>> start Text excerpt
Talks

PhD Defense: Designing and Evaluating Capable, Safe, and Trustworthy Generative AI Systems

Neel Jain

IRB-4105 https://umd.zoom.us/j/4106837750?pwd=ZEZxbG9UT2dHMTNhK0MxbDQwbGwvZz09&omn=98770465780&jst=2

Monday, April 13, 2026, 4:00-5:30 pm

You are subscribed to this talk through .
You are watching this talk through .
You are subscribed to this talk. (unsubscribe, watch)
You are watching this talk. (unwatch, subscribe)
You are not subscribed to this talk. (watch, subscribe)

Abstract

Generative artificial intelligence (GenAI) systems have advanced rapidly throughout the 2020s, reshaping how people interact with technology in everyday life. As these systems are deployed more widely, it has become increasingly important to ensure that they are not only capable but also safe and trustworthy. Meeting this challenge requires progress across several dimensions, including robustness to adversarial misuse, trustworthy refusal behavior in non-adversarial settings, methods for evaluating models beyond conventional labeled benchmarks, and techniques for improving model capability to "chat'' under limited supervision. We investigate these challenges through a study of methods for designing and evaluating generative AI systems.

The first part examines the design of safe AI systems in adversarial settings. It studies discrete optimization methods for prompt-based attacks, with a focus on generating effective text inputs that expose model vulnerabilities. In this context, it introduces PEZ, an optimizer for generating adversarial prompts that also supports prompt optimization for broader applications such as image reconstruction and task specification. Building on this formulation, the dissertation presents a series of defenses against gradient-based prompt optimizers and discusses principled approaches for measuring attack success.
>> end Text excerpt
>> start Dataset excerpts
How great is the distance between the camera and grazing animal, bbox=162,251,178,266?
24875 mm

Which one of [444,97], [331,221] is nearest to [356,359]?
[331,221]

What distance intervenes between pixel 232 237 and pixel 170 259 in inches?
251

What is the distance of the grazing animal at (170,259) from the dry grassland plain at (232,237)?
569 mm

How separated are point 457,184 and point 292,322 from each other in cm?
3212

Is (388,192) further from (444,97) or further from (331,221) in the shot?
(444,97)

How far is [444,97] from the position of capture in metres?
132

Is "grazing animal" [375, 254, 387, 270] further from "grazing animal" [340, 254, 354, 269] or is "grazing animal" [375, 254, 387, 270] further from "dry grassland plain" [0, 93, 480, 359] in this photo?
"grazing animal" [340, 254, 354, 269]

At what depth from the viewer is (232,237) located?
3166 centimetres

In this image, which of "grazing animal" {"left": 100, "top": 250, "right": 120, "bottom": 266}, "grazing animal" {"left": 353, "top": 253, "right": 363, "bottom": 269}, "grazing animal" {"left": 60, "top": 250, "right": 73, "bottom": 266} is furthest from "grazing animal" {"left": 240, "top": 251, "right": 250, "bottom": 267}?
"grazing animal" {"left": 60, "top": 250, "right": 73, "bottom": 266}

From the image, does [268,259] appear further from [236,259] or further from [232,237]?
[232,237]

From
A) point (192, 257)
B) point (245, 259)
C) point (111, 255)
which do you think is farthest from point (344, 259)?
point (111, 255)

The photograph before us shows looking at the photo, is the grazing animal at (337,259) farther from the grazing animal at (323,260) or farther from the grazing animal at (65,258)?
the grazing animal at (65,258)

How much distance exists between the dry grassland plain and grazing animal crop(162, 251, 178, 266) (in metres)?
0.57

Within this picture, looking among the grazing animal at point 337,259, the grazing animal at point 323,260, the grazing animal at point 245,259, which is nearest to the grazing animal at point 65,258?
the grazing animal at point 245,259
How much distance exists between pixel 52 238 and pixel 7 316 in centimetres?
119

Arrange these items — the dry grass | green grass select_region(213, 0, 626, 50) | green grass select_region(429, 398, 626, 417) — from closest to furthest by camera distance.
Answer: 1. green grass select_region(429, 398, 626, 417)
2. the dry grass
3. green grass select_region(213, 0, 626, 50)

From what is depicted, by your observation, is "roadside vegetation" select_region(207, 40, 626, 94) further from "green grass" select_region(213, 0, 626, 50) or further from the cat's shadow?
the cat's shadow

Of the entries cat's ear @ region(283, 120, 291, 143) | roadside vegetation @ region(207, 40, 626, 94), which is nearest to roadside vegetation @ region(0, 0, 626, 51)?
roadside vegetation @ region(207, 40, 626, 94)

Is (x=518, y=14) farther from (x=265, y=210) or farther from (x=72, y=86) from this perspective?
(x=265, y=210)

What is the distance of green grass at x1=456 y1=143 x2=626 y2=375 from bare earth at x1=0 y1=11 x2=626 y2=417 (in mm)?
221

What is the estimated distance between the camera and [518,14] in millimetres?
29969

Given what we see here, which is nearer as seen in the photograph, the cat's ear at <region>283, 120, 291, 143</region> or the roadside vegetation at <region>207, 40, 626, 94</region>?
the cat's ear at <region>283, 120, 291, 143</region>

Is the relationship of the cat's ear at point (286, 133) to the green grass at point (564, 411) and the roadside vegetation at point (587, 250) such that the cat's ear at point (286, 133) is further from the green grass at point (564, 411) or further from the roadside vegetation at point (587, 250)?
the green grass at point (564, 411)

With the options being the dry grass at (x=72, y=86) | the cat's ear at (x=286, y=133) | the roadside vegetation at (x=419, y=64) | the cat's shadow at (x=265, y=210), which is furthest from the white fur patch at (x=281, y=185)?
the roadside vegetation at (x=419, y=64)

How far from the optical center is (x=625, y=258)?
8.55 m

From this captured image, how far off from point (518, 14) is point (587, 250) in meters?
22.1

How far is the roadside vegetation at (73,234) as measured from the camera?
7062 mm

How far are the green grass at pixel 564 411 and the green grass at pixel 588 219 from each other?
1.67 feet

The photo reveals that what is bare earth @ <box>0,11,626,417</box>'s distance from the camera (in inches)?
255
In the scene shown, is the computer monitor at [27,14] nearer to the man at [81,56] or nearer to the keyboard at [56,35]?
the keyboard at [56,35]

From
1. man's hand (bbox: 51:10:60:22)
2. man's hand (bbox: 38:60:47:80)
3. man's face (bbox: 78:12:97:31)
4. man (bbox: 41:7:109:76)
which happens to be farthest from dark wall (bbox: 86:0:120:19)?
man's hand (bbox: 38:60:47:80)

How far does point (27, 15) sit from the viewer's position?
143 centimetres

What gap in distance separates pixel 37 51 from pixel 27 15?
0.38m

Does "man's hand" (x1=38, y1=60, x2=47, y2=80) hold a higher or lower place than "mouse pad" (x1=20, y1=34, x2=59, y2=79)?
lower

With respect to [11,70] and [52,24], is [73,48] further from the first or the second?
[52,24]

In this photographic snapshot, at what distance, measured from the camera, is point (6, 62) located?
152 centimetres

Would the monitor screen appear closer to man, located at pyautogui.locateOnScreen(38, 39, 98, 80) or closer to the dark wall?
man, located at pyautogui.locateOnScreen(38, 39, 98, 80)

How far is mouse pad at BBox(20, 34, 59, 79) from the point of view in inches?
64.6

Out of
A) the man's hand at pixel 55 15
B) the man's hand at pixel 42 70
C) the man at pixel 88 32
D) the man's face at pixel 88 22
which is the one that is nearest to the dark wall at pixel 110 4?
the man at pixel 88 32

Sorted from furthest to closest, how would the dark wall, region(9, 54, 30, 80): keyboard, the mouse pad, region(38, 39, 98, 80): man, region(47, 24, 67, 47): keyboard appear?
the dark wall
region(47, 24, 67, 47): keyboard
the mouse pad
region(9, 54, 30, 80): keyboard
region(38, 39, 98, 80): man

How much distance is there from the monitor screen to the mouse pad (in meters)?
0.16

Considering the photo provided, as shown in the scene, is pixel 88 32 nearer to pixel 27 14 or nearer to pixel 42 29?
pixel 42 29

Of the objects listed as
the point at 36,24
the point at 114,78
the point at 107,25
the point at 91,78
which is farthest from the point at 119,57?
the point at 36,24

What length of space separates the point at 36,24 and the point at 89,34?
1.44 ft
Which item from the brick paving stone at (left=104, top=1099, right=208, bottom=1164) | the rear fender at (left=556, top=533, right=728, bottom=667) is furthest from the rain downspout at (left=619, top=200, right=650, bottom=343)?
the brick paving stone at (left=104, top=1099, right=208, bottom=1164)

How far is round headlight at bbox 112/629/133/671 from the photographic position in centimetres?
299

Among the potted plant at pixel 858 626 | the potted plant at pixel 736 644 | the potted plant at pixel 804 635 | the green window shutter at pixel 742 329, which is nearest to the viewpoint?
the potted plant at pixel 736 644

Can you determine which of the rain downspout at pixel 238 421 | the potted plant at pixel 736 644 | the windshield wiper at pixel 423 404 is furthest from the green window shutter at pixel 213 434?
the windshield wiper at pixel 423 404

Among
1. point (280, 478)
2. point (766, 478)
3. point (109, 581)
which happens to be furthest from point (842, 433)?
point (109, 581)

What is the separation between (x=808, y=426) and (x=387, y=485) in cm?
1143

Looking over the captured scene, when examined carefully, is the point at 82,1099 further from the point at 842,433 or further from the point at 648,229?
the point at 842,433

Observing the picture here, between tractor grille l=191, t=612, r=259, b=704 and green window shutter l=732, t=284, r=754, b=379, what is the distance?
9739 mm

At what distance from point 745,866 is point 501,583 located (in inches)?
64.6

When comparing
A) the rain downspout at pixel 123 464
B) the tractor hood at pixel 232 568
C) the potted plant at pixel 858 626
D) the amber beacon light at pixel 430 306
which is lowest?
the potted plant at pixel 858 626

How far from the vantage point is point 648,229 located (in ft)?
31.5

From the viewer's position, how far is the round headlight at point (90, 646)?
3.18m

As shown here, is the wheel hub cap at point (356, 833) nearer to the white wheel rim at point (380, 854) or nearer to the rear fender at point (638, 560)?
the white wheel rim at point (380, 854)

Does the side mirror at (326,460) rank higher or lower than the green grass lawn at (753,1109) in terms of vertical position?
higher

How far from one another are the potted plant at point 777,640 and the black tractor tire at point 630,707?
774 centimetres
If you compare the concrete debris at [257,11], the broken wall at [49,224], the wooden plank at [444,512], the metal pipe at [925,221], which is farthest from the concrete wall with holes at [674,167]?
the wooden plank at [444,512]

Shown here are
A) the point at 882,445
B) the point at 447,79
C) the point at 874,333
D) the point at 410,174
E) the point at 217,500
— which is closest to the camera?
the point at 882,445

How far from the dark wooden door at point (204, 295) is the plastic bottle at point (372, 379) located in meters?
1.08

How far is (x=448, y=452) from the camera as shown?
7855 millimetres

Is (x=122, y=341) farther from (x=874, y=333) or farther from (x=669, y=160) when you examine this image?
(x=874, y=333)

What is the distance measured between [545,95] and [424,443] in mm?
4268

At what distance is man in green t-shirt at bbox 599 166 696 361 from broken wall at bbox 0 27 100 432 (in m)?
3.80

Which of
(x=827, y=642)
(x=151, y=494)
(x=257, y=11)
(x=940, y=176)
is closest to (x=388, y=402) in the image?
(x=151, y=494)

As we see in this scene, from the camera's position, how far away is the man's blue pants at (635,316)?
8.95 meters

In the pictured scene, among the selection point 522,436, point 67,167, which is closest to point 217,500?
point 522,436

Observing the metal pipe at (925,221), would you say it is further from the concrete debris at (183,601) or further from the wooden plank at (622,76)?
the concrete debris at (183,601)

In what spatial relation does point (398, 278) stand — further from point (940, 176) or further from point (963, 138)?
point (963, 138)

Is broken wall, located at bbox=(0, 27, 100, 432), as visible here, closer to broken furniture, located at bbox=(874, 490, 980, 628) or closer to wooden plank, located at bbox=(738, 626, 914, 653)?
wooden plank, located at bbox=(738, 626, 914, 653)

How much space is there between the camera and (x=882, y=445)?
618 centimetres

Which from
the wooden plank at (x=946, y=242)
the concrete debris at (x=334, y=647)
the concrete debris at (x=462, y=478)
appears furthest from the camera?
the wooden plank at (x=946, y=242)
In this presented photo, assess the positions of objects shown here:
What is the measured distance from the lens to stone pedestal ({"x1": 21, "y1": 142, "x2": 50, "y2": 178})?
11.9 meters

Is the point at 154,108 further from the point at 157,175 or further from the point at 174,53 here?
>> end Dataset excerpts
- Job 1: According to the PhD defense abstract, why has it become increasingly important to make generative AI systems safe and trustworthy as well as capable? Answer in one to three sentences.
- Job 2: Write the next part of the PhD defense abstract, picking up after its last sentence.
The entries play no part in what follows.

- Exercise response 1: It has become increasingly important because these systems are being deployed more widely. They have advanced rapidly and are reshaping how people interact with technology in everyday life.

- Exercise response 2:
Then we turn to non-adversarial settings, focusing on the problem of controlling refusal behavior in language models. Because appropriate refusal behavior depends on user preferences, context, and demographic factors such as age, the ability to calibrate refusal behavior is an important aspect of trustworthy AI. Systems are more trustworthy when their boundaries can be adjusted transparently and predictably to suit different users and deployment contexts. To this end, we introduce meta tokens, referred to as refusal tokens, as a test-time mechanism for controlling specific categories of refusals, and investigate how to construct data that supports this fine-grained control.

We focus on both evaluation and adaptation in settings where conventional supervision is limited. It also examines model capabilities in low-data regimes, where supervised fine-tuning datasets are often small and imperfect, by introducing Noisy Embedding Fine-Tuning (NEFTune), a regularization method that substantially improves response quality and highlights the value of simple interventions for enhancing downstream performance. Finally, we address shortcomings in current benchmarking, as labeled benchmarks are often limited in scale and vulnerable to data contamination. To overcome these issues, it explores evaluation on unlabeled data in a self-supervised setting and introduces a framework for self-sensitivity evaluation, inspired by self-supervised learning, that measures the sensitivity and invariance of language models under transformations of the input text.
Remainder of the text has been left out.